Sphere of Application of Methods of Pacific Procedure.—Necessary as the system which we have laid down is for the purpose of ensuring settlement of all disputes, in applying it, the pacific aim which underlies it must be the only guide. It must not be diverted to other purposes and used as an occasion for chicanery and tendencious proceedings by which the cause of peace would lose rather than gain.
A few exceptions to the rule have also had to be made in order to preserve the elasticity of the system. These are cases in which the claimant must be nonsuited, the claim being one which has to be rejected in limine by the Council, the Permanent Court of International Justice or the arbitrators, as the case may be.

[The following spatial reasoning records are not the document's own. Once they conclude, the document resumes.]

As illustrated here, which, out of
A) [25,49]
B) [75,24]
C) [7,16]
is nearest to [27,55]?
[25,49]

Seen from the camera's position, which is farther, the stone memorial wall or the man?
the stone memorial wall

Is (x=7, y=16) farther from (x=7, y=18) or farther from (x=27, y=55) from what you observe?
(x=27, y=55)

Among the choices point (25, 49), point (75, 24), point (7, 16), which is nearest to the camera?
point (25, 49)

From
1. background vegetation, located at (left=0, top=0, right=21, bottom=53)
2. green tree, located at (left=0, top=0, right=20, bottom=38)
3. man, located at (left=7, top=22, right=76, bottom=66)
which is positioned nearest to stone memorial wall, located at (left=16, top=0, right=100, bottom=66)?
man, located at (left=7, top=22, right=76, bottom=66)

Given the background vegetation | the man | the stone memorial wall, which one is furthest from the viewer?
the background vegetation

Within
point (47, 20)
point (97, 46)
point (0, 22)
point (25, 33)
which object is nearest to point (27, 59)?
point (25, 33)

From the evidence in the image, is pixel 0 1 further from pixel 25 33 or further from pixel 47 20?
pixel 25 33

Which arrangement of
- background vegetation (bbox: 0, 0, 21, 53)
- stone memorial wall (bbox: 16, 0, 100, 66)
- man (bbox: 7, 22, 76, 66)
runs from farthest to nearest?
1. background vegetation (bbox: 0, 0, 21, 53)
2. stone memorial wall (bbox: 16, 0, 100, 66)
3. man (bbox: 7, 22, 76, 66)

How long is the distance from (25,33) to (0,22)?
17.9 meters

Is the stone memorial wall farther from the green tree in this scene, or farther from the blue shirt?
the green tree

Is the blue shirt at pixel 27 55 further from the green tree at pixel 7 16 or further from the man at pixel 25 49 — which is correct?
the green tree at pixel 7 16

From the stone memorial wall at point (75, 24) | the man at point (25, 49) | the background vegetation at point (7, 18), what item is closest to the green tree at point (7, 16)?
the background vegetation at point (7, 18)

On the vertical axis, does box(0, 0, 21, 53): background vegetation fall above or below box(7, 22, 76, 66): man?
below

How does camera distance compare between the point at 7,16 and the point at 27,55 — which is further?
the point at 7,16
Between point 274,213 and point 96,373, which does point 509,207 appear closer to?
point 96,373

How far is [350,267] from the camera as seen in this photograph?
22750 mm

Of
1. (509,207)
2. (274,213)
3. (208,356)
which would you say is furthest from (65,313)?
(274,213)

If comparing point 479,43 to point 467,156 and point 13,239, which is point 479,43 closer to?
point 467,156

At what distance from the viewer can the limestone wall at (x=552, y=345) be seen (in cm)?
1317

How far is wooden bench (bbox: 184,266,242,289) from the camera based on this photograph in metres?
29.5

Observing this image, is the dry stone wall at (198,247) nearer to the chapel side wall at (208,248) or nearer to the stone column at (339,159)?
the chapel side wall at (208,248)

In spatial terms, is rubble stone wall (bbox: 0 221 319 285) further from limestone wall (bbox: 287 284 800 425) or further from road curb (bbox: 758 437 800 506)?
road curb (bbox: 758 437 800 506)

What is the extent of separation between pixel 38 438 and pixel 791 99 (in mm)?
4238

The disputes to which the system will not apply are of three kinds:
Article 4, paragraph 5.
1. The first concerns disputes relating to questions which, at some time prior to the entry into force of the Protocol have been the subject of a unanimous recommendation by the Council accepted by one of the parties concerned. It is essential to international order and to the prestige of the Council that its unanimous recommendations, which confer a right upon the State accepting them, shall not be called into question again by means of a procedure based upon compulsory arbitration. Failing a friendly arrangement, the only way which lies open for the settlement of disputes to which these recommendations may give rise is recourse to the Council in accordance with the procedure at present laid down in the Covenant.
Article 4, paragraph 7.
2. The same applies to disputes which arise as the result of measures of war taken by one or more signatory States in agreement with the Council or the Assembly of the League of Nations. It would certainly not be admissible that compulsory arbitration should become a weapon in the hands of an enemy to the community to be used against the freedom of action of those who, in the general interest, seek to impose upon that enemy respect for his engagements.
In order to avoid all difficulty of interpretation, these first two classes of exceptions have been formally stated in the Protocol.